> [PROBLEM 1] In the forum thread on collecting statistics, what does the poster's explain plan show for the SQL query?

> [DOCUMENT SEGMENT]
Find Carrie's discussion regarding mulit-column statistics and the impact of the uniqueness on the first 16 bytes in the histogram. This impact does not affect the number of unique values but does impact other values capture in the histogram.

Hope this helps.

urskumar 6 posts Joined 08/07
12 Dec 2010

Hi,

I don't have collect statistics on my table or any of the columns in table.. For my SQL query, In my explain plan i have 'NO CONFIDENCE'..........
Is there is any possibility to improve the query performance with out taking collect statistics???
Please advise..........................

> [PROBLEM 2] Update the listing from the line containing "As the image indicates, which of" down through the end of the listing, replacing "wooden wall plank" with "timber wall board" and leaving everything else unchanged. Give only those lines.

> [DATASET EXTRACT]
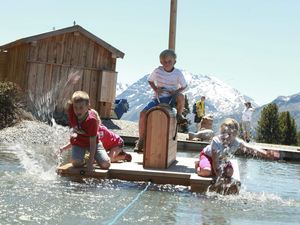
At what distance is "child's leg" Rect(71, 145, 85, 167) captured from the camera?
293 inches

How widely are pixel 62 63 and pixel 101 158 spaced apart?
14962 millimetres

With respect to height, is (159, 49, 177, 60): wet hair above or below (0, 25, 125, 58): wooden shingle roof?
below

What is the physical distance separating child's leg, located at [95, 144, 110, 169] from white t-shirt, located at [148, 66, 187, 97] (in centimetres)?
157

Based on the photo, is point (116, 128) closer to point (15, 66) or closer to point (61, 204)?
point (15, 66)

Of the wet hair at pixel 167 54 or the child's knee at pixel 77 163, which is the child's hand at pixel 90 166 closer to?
the child's knee at pixel 77 163

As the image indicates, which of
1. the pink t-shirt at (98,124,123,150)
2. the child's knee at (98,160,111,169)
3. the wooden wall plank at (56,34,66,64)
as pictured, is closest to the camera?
the child's knee at (98,160,111,169)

> [TASK OUTPUT 1] 'NO CONFIDENCE'

> [TASK OUTPUT 2]
As the image indicates, which of
1. the pink t-shirt at (98,124,123,150)
2. the child's knee at (98,160,111,169)
3. the timber wall board at (56,34,66,64)
as pictured, is closest to the camera?
the child's knee at (98,160,111,169)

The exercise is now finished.